In article <330@blake.acs.washington.edu> pool@blake.acs.washington.edu (Jonathan Pool) writes:
>I called Altsys with the same question and they told me it was absolutely
>impossible to do, unless one has the bitmap fonts for the nonroman
>LW fonts.  But I tried just editing the name of the PS base font, which
>appears once near the end of the downloadable font file's data fork.
>This worked.  So it is definitely possible.  How to make it easy and
>elegant I don't yet know, but my guess is that one should manufacture
>bold, italic, etc. bitmap fonts with FONTastic Plus based on the Roman
>bitmap font that is furnished; then edit the FOND style mapping table
>(APDA sells the book "Apple LaserWriter Reference", which explains the
>format of this table) to identify the bitmap and PostScript fonts in
>the family, and then use Fontographer to edit the bold etc. fonts as
>one normally would.  Altsys also told me that the information about this
>(alleged) impossibility, which should have been in the Fontographer
>manual, is instead in the manual for another Altsys product, Keymaster.

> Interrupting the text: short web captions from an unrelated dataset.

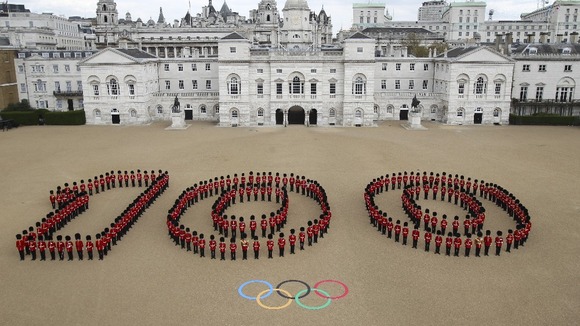 Guardsmen from the Grenadier, Coldstream, Scots and Welsh Guards mark 100 days to go at Horse Guards Parade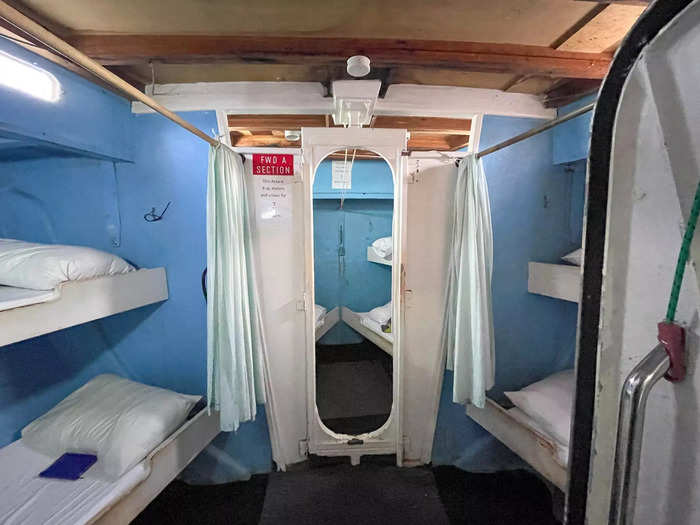 Past the two bathrooms, and toward the bow of the boat, were two more rooms with four beds each.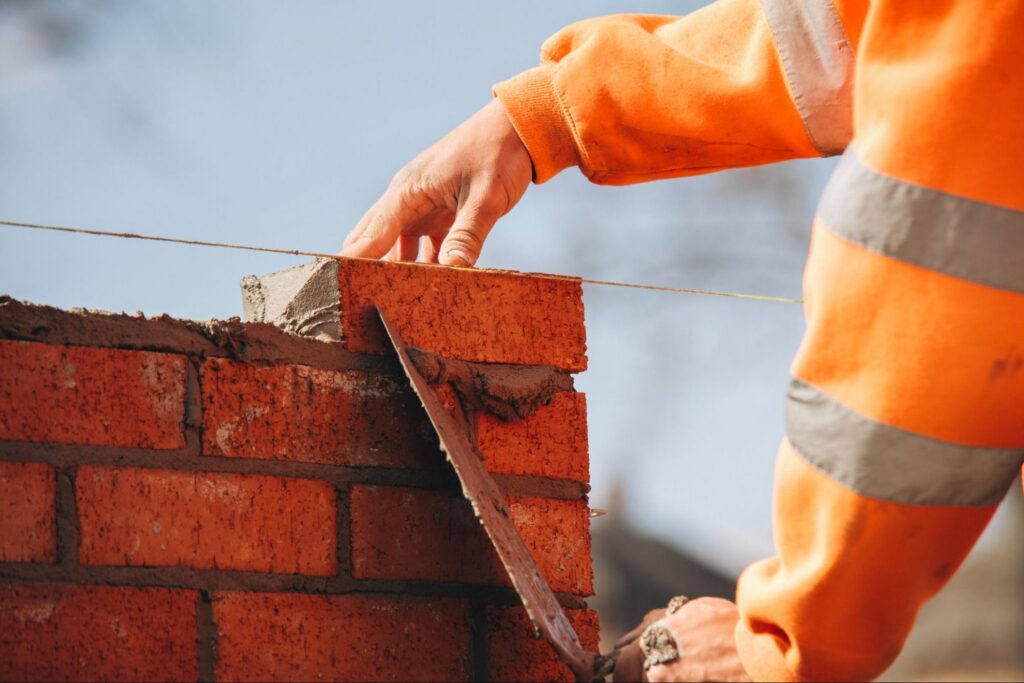 A mason setting brick in fresh mortar during masonry repair on a Charlestown, MA wall.
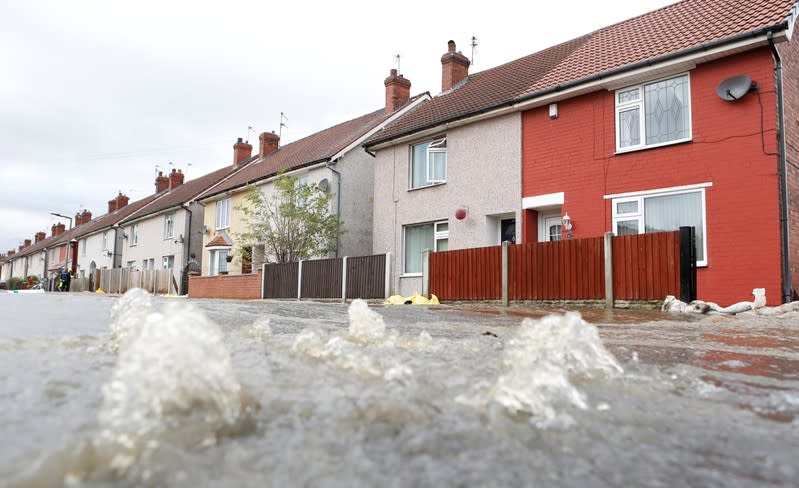 Water flows from the drain on a flooded street of Bentley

Thanks for the help. I did manage to solve the problem, but it's a real hack.
What I did was choose a name for my font that was the same length as the word
"Times" I then when into the bitmap version of the font and replaced the FOND
with the FOND from a copy of Times. I then used Fedit to replace the word
times in the fond with the name of my font. Finally, I made a copy of the
downloadable postscript and changed the composite font name to be Times-Bold
and gave it the correct name for the Mac to find when it searched for it
(BlahBol).

After reading the Apple LaserWriter reference I can't understand how your
editing of the data fork worked. There are nasty offsets in the FOND
definition that will get screwed up if you mess around with editing it
directly. Given that both Fontographer and Fontastic Plus know how to create
FOND resources and that editing them is sort of important to be able to create
font families (which they mention) you'ld think that at least Fontographer had
such a feature...

Thanks for the help, I'll try out what you suggest and see if it leads anywhere...


Alex Heatley                                Computing Services Centre
Domain: alex@rata.vuw.ac.nz                 Victoria University of Wellington
Path: ...!uunet!vuwcomp!rata!alex           P.O Box 600, New Zealand.
Trolls can often be found under bridges ... or in Computing Departments.